C’est à des pages riches et vivantes, aussi vivantes que peuvent l’être les aventures, les turbulences et surtout les élucubrations de personnages truculents qui peuplent la chronique bigarrée d’un quartier d’Alger, que nous invite Arezki Metref dans son dernier roman «Les Gens du Peuplier».
Dans la même veine, mais en moins compacte que la précédente œuvre du même auteur, «Rue de la nuit», «Les gens du Peuplier» restitue, avec le style ici percutant, là gorgé d’humour, souvent les deux à la fois, que l’on connaît à l’auteur, la trépidante vie dans un quartier populaire. Lors de l’avant puis de l’après-indépendance, avec les questionnements existentiels qui vont avec, dans la tête d’un enfant puis de l’adolescent, sous le rétroviseur puis sous un projecteur d’un quasi reporter, on fait la connaissance d’un panel de personnages tous plus attachants les uns que les autres. Boubekeur Atamar, qui se transformera plus tard sous les lampions du succès hollywoodien en Bob Atmar, servira de guide au lecteur pour lui présenter, tour à tour, Aicha qui à elle seule mériterait plusieurs romans, Omar, Zampano, Levraq, Rougi, Col Mao, Jam et tant d’autres voisins et amis d’enfance qui ont pour point commun une vie fantasmée, soit en l’inventant pour les uns, soit en l’écoutant pour leurs ouailles, ce qui aboutit au même résultat d’un désir plus ou moins refoulé de fuite, pas toujours en avant. Ce sont des personnages, dont l’existence réelle pourrait ne pas être que «pure coïncidence» selon la formule consacrée dans les génériques et les avant-propos, qui, à défaut de vivre leur vie, s’en inventent une plus attirante, plus flamboyante, plus héroïque parfois. Les oreilles attentives d’un auditoire suspendu aux lèvres des affabulateurs ne font qu’accentuer la créativité des conteurs en servant de catalyseur à leurs échappées dans la fiction, loin de l’existence à la cité des Peupliers qui aurait été très morne sans cette même inventivité.

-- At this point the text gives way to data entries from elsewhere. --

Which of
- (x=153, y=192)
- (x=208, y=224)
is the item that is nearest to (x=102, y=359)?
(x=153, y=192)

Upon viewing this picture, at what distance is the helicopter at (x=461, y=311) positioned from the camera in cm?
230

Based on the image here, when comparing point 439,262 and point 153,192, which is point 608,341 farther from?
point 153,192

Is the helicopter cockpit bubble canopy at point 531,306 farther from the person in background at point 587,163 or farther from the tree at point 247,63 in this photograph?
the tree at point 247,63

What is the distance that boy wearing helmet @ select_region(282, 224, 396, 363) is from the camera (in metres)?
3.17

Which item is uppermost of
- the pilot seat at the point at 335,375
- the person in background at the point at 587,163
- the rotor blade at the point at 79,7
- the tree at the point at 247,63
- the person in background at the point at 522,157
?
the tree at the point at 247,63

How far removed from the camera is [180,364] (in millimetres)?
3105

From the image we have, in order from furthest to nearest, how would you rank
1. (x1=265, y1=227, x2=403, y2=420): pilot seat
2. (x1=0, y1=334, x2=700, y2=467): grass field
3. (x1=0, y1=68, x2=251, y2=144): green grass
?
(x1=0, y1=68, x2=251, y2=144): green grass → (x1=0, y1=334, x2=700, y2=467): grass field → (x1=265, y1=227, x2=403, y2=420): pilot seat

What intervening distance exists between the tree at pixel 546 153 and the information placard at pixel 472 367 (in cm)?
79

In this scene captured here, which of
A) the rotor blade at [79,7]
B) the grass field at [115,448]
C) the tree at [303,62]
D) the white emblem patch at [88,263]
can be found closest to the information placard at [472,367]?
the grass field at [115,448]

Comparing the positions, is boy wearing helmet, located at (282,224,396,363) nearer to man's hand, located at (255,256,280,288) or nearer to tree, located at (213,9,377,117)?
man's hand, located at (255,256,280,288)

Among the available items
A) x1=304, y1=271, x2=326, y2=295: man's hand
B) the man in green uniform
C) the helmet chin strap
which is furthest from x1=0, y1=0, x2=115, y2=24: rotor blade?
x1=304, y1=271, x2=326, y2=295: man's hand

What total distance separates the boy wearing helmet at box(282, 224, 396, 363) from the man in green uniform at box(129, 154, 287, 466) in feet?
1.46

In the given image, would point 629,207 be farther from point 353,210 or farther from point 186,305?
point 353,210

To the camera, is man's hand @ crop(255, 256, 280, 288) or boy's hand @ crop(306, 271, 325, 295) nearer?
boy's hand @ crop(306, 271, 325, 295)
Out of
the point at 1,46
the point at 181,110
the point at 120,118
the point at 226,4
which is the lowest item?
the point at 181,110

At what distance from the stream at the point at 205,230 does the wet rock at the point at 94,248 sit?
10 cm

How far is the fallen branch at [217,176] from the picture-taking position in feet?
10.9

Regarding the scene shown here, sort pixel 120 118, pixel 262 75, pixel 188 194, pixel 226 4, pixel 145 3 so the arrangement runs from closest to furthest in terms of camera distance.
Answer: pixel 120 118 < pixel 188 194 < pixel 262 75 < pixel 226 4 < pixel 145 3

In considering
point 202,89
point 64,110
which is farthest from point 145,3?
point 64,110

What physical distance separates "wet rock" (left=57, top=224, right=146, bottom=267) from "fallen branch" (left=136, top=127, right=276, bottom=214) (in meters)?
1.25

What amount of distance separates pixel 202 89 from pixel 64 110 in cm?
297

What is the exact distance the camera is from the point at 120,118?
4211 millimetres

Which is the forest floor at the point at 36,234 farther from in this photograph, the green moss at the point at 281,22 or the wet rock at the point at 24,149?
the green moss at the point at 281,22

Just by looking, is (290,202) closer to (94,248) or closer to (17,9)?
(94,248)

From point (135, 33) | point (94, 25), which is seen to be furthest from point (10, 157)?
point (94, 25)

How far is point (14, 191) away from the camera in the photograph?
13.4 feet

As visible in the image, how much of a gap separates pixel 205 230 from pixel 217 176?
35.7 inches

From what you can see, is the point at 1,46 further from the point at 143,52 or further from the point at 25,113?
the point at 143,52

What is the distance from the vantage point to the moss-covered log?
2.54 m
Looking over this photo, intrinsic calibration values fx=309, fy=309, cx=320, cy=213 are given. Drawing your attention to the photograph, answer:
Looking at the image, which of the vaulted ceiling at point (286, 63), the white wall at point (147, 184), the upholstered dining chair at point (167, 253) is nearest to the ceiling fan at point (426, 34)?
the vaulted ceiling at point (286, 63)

Le lecteur est également attiré par l’auteur-narrateur à une promenade dans la cité récemment sortie de terre, à la fois dans le temps et dans l’espace, dans la boucherie de Bouftika, dans la maison, passée et présente, de Aicha, dans l’école du Peuplier mais surtout dans le stade, évidemment bosselé comme le sont les règles très élastiques des matchs de quartier, sous le regard anachronique de Col Mao, supporter assidu et mystérieux. Ainsi, on côtoie, dans une succession de portraits brossés avec la précision d’un peintre miniaturiste, mais aussi enlumineur, des personnages qui, pour inventés de toutes pièces, parce que s’inventant eux-mêmes, décrits moins dans leur apparence que dans ce qui leur sert de véritable socle, leurs paroles, n’en sont pas moins des acteurs plausibles qui, s’ils n’ont réellement existé, l’auraient pu. Annoncé par touches successives, l’épisode hollywoodien aurait pu, aux bras d’une star internationale, emmener et aspirer Atamar transmué en Atmar dans le tourbillon de la célébrité mondiale et dans l’univers sonnant et trébuchant de la fortune, mais il n’en fut rien. L’appel du quartier du Peuplier, tel un aimant, est plus fort et ce ne sont pas les embûches mises sur le déplacement de sa compagne, star vulnérable comme toutes les vedettes du showbiz, qui, après une halte à Paris, autre escale dans le rétroviseur, vont empêcher la reconnaissance du ventre. Mais le personnage du Peuplier à qui il voulait, en signe de gratitude, remettre l’oscar de scénariste, lui posera un lapin.
Tout le roman embarque le lecteur, dans le style de parfaite maîtrise d’écriture par laquelle se distingue Arezki Metref, dans un toboggan sans cesse reconstruit d’aventures vues à travers un trou de serrure. Si l’indiscrétion est pour le commun des mortels un vilain défaut, pour un écrivain c’est une valorisante qualité. Des trous de serrure qui donnent sur une vue aussi panoramique que celle du roman «Les Gens du Peuplier», on en redemande. Surtout lorsque le guide se confond avec la plume de Metref. N.S.
A lire...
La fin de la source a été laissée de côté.